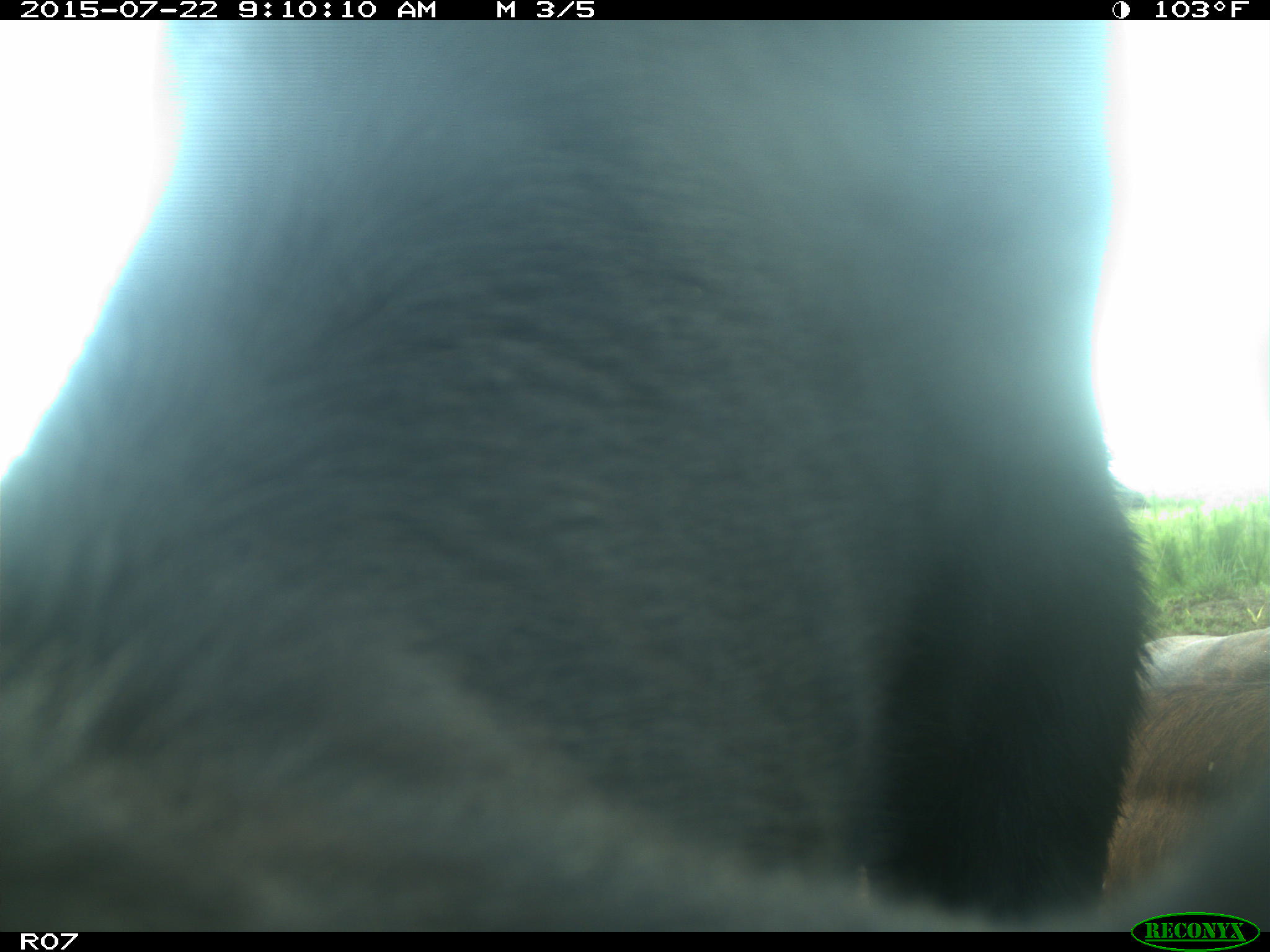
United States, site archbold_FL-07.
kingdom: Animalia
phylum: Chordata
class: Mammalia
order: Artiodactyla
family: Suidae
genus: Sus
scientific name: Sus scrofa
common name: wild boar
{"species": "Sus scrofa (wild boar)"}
...
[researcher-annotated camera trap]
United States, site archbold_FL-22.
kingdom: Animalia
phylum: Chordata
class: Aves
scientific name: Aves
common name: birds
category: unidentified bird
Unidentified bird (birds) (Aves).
--
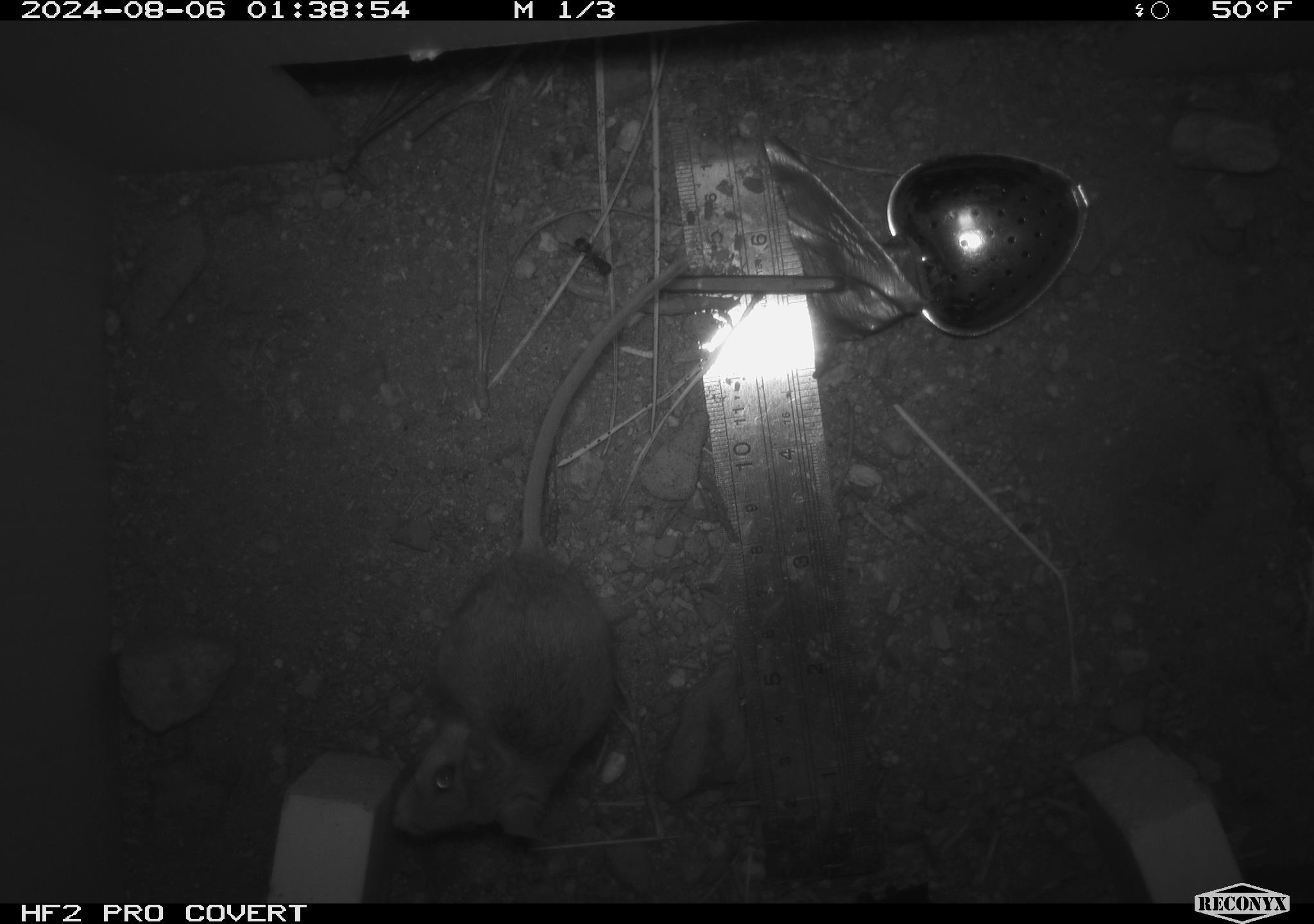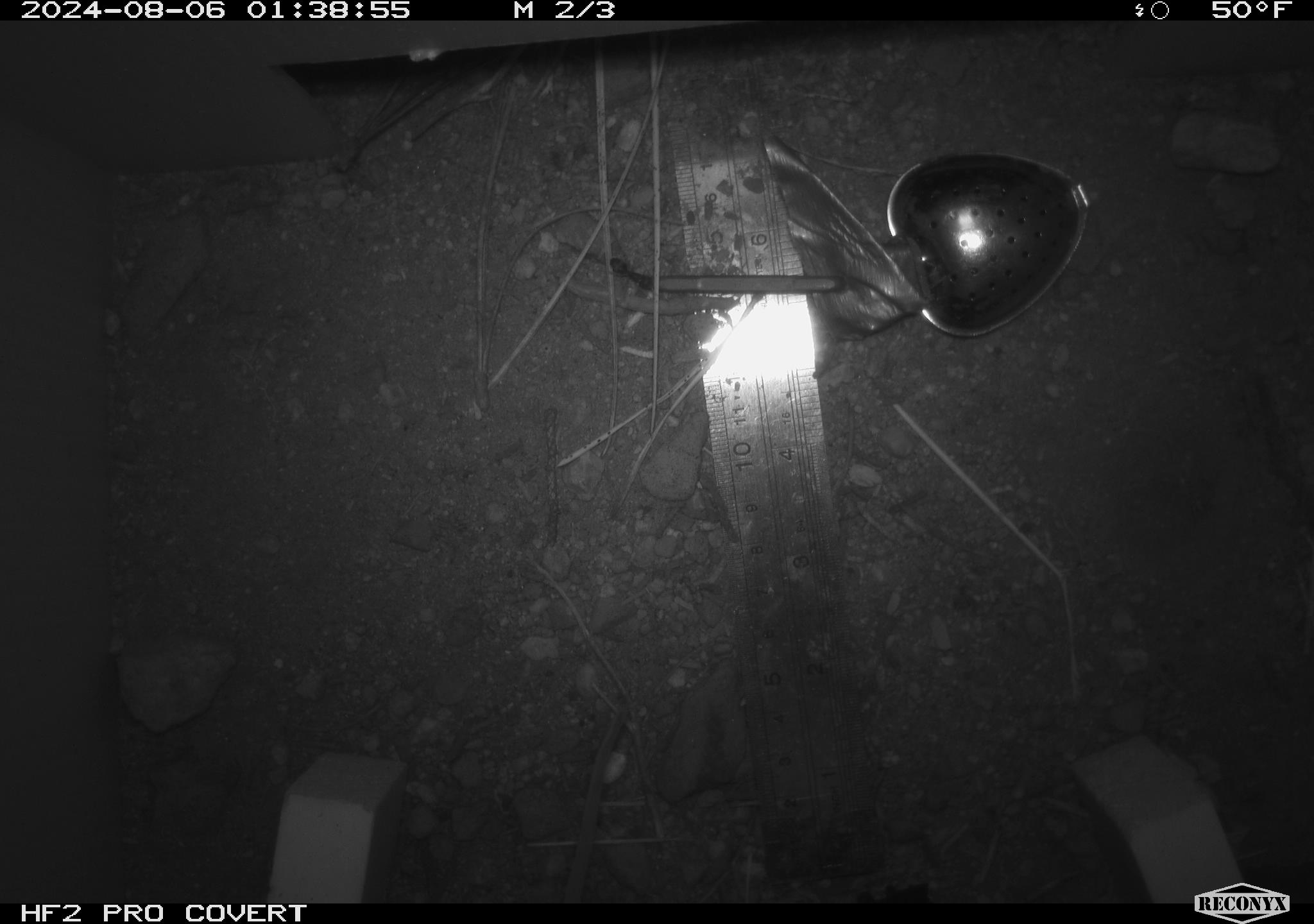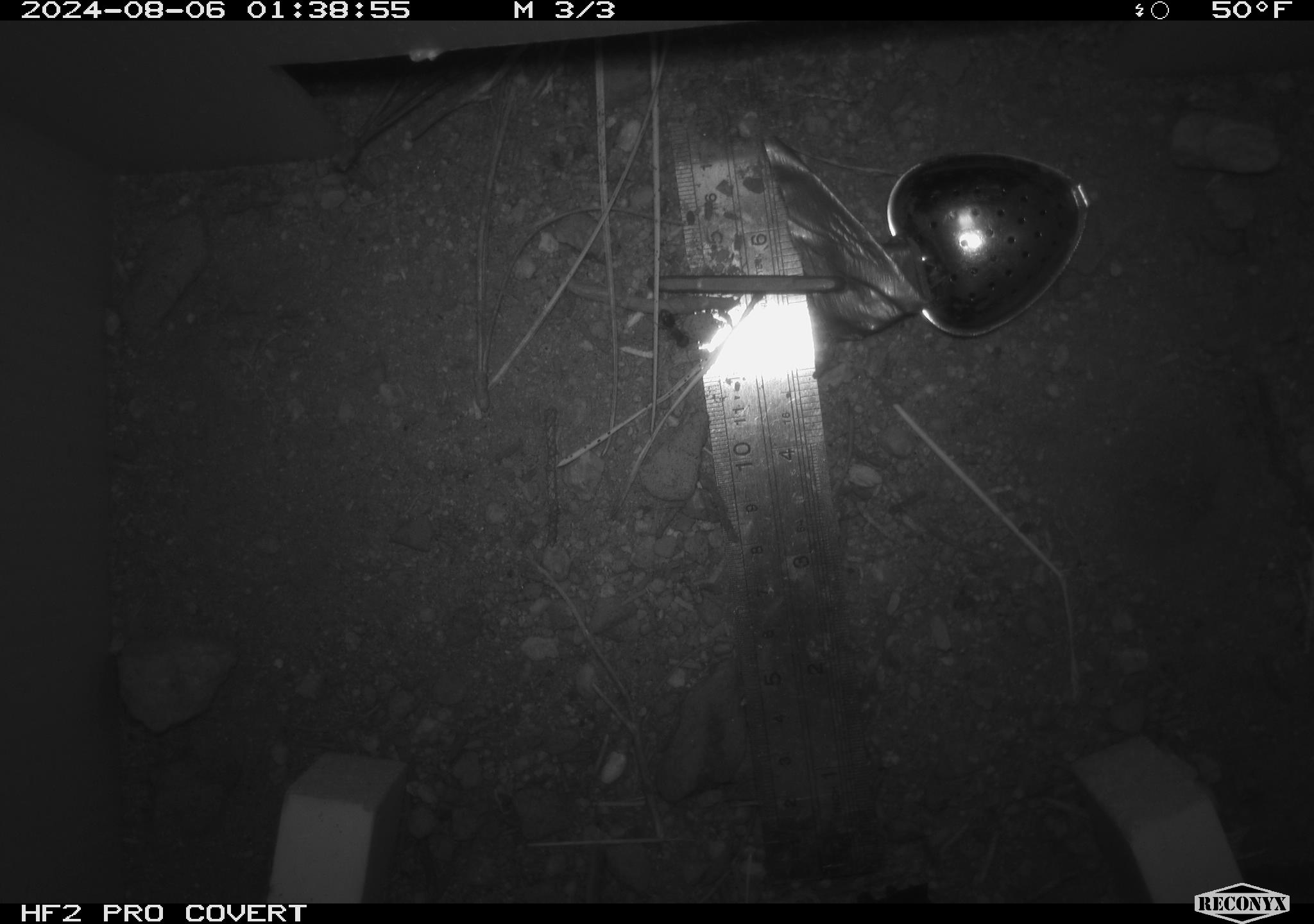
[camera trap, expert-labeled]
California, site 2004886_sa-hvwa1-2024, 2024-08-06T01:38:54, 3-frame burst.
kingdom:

**Task prompt:** Count the lines in the listing above that include the word "United", and respond with that number alone.

**Response to this task:** 2